*Short problem:*
From the listing below, copy word for word only the lines that begin with the one containing "this 1024×688 image." and run through the one containing "rust spot [313, 395, 329, 421]", including both of those lines.

*Data for the task:*
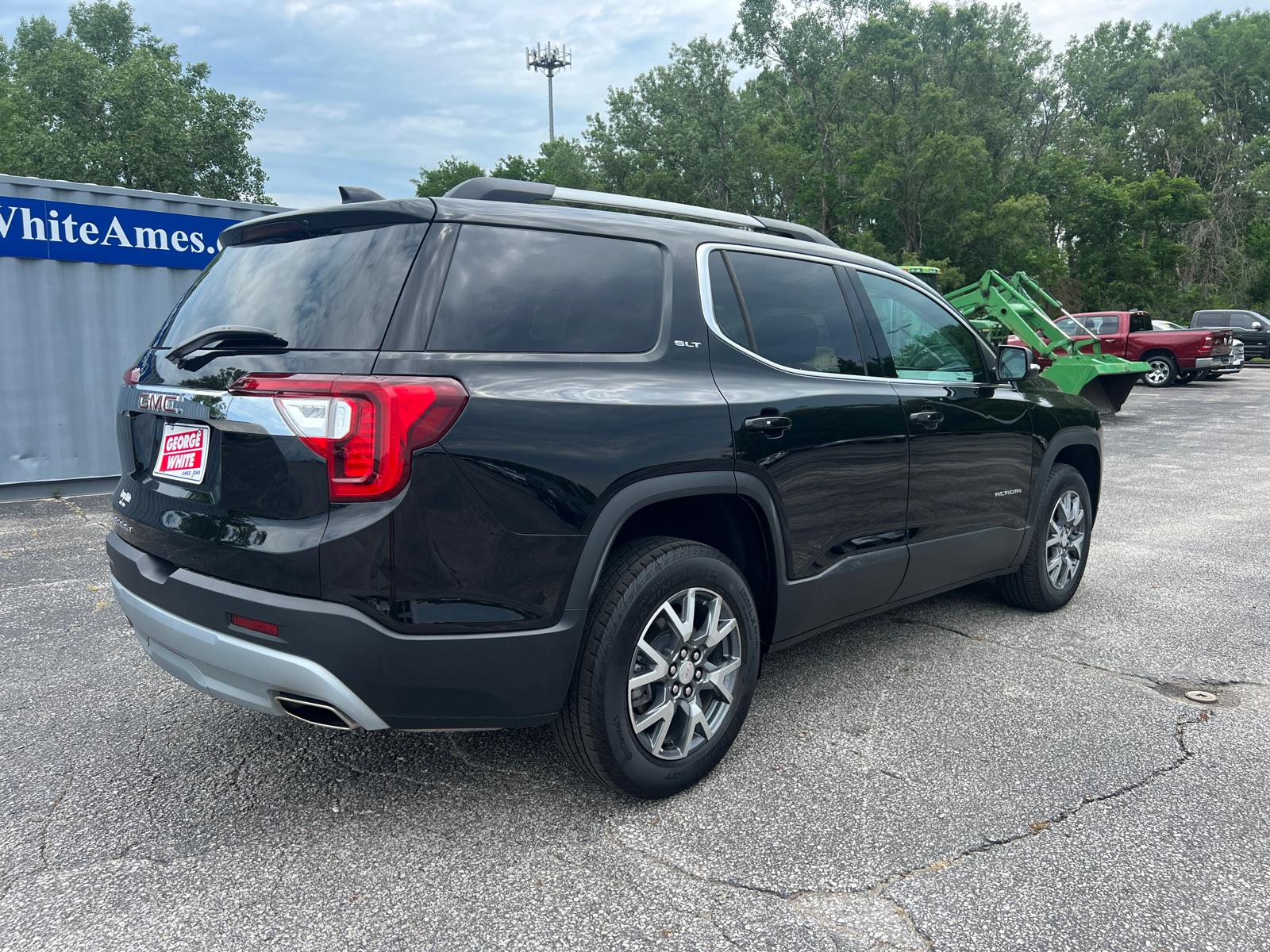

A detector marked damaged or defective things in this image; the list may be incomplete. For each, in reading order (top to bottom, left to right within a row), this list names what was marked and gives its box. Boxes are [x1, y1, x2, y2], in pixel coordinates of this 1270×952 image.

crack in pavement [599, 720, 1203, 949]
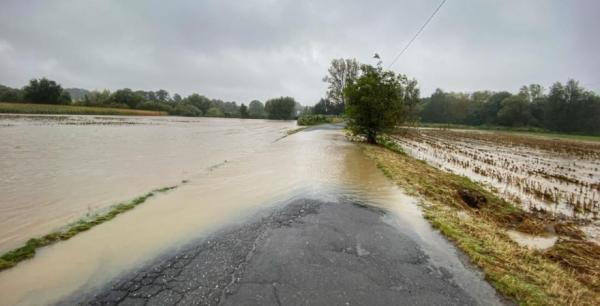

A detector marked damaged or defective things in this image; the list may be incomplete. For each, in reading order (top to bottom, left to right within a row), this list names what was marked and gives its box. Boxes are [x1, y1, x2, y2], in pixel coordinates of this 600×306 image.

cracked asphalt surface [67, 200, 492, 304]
...
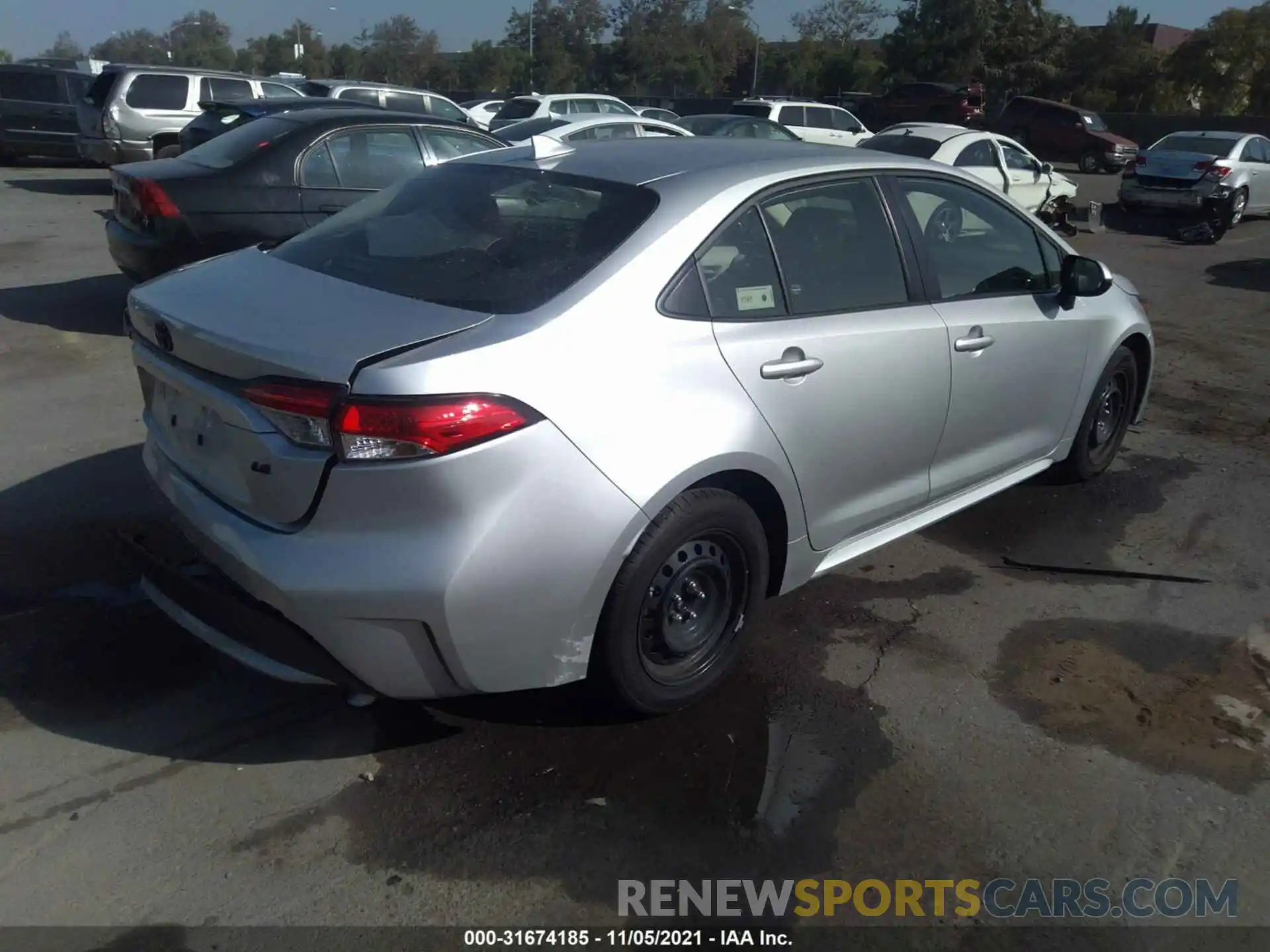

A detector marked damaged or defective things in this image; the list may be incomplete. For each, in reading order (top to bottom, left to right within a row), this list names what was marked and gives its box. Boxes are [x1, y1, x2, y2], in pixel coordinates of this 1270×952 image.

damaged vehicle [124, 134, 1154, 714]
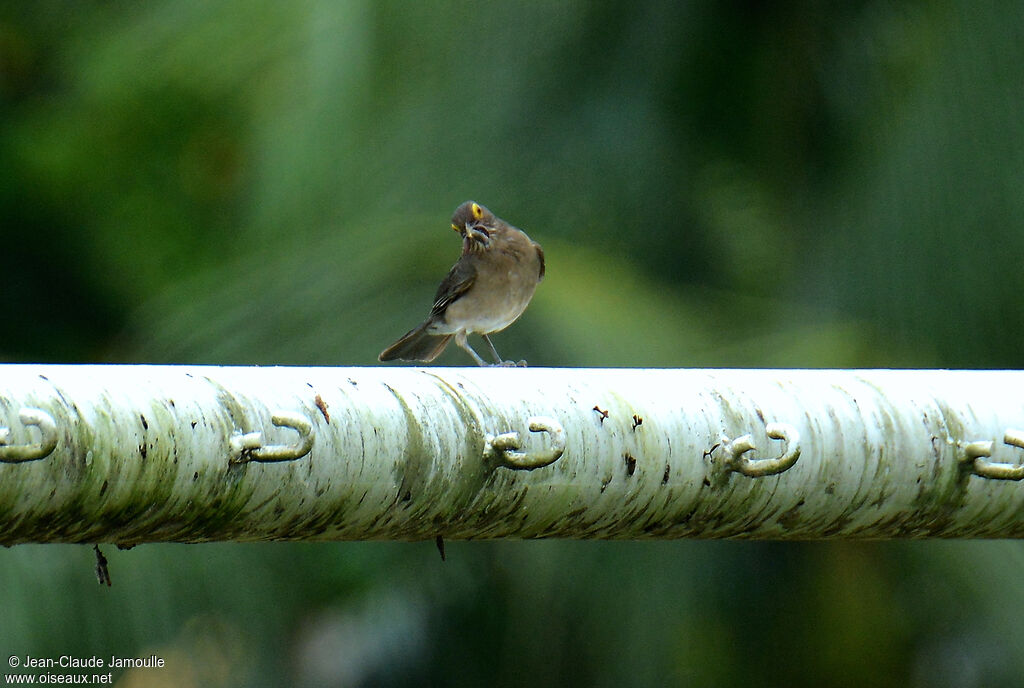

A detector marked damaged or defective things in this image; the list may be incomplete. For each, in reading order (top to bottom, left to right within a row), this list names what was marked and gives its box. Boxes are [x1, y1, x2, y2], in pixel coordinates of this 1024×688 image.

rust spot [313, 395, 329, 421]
...
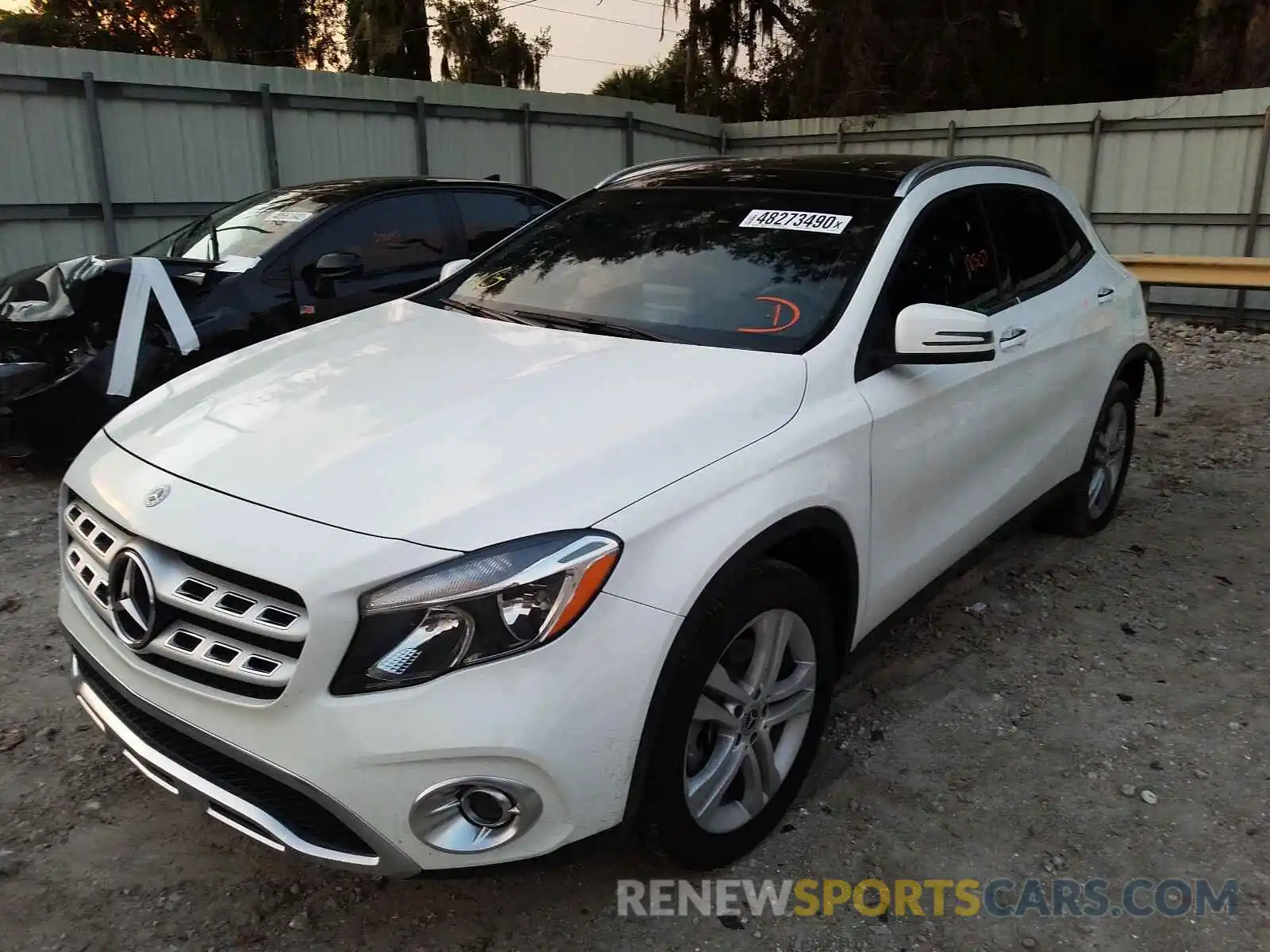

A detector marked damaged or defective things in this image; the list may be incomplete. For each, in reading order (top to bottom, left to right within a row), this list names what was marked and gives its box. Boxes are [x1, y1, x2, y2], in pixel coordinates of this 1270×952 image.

*Output of the task:*
A detector marked damaged or defective things in this image; the list may be incomplete. For each, in reading order (top to bottom, left to right within a row), this list names what was marked and gives its box. Boxes are [x1, y1, x2, y2], in pixel coordinates of this 1024×688 image.

rust spot [313, 395, 329, 421]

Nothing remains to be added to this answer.